Study Shows Significant Link Between Income and University Application Rates

TORONTO, Sept. 16 /CNW/ - Students in low income neighbourhoods are 13 per cent less likely to apply to university than those in high income neighbourhoods according to a report released today by the Higher Education Quality Council of Ontario (HEQCO). The study found that the gap in application rates over the last decade has remained relatively constant and perhaps has increased slightly. The report attributes this to the deregulation of tuition rates in the 1990s and scholarships based primarily on entry grades.

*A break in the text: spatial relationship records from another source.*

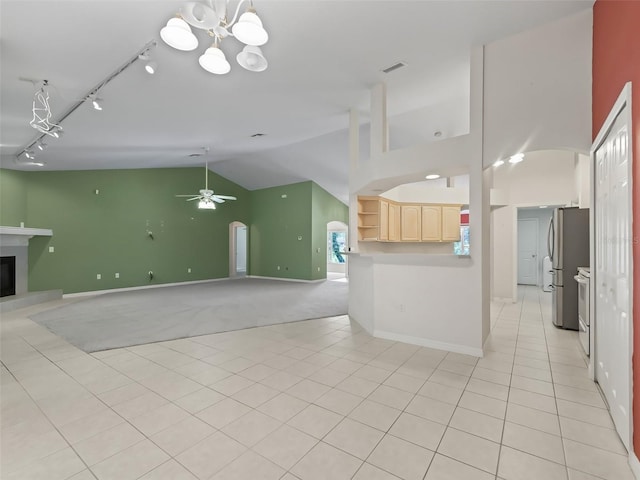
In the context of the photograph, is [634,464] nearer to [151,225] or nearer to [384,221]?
[384,221]

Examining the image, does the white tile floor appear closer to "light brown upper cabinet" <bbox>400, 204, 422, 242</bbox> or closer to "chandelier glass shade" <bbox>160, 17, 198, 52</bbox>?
"chandelier glass shade" <bbox>160, 17, 198, 52</bbox>

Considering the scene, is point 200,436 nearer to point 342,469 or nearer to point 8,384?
point 342,469

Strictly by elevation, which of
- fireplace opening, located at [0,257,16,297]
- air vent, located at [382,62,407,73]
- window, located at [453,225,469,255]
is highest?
air vent, located at [382,62,407,73]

"This report puts concrete numbers behind what many in the field have long said - that family income plays a significant role in determining who applies to university," said Dr. Ken Norrie, vice-president of research for the HEQCO. "This is important information that will help guide government and postsecondary institutions in ensuring opportunity for all of our young people."

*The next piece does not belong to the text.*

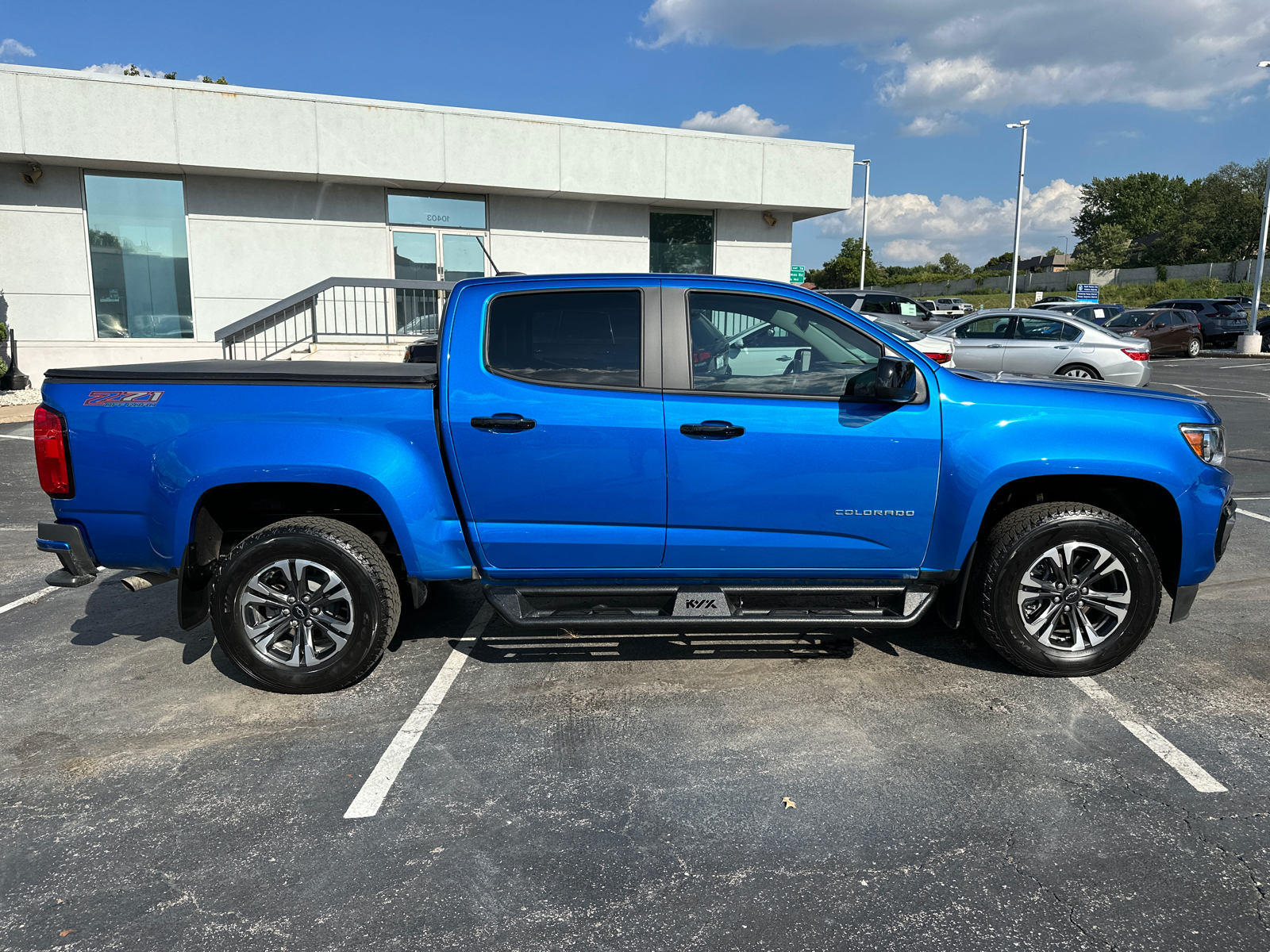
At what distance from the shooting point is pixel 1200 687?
4.32m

The study, University Participation and Income Differences: An Analysis of Applications by Ontario Secondary School Students, produced by McMaster University professors Martin D. Dooley, A. Abigail Payne and A. Leslie Robb and funded by HEQCO also found that living in a rural area reduces the likelihood of university application. Being close to a university was found to lead to higher application rates along with attending a school with higher level performance on the grade 9 math EQAO test results. Application rates are also slightly higher for students attending Catholic schools along with areas with a large East Asian population.

The study looks at students applying to university from publicly funded English secondary schools in Ontario from 1995 to 2005 along with socio-economic characteristics found in the Censuses from Statistics Canada from 1991 to 2006.

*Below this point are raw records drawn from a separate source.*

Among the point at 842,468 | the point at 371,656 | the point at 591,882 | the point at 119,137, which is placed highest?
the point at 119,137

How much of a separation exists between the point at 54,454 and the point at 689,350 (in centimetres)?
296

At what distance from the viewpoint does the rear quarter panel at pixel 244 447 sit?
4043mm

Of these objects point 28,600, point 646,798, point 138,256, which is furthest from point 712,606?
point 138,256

About the Higher Education Quality Council of Ontario

The Higher Education Quality Council of Ontario is an arm's-length agency of the Government of Ontario dedicated to ensuring the continued improvement of the postsecondary education system in Ontario. The Council was created through the Higher Education Quality Council of Ontario Act, 2005. It is mandated to conduct research, evaluate the postsecondary education system, and provide policy recommendations to the Minister of Training, Colleges and Universities with a view to enhance the quality, access, and accountability of Ontario's higher education system.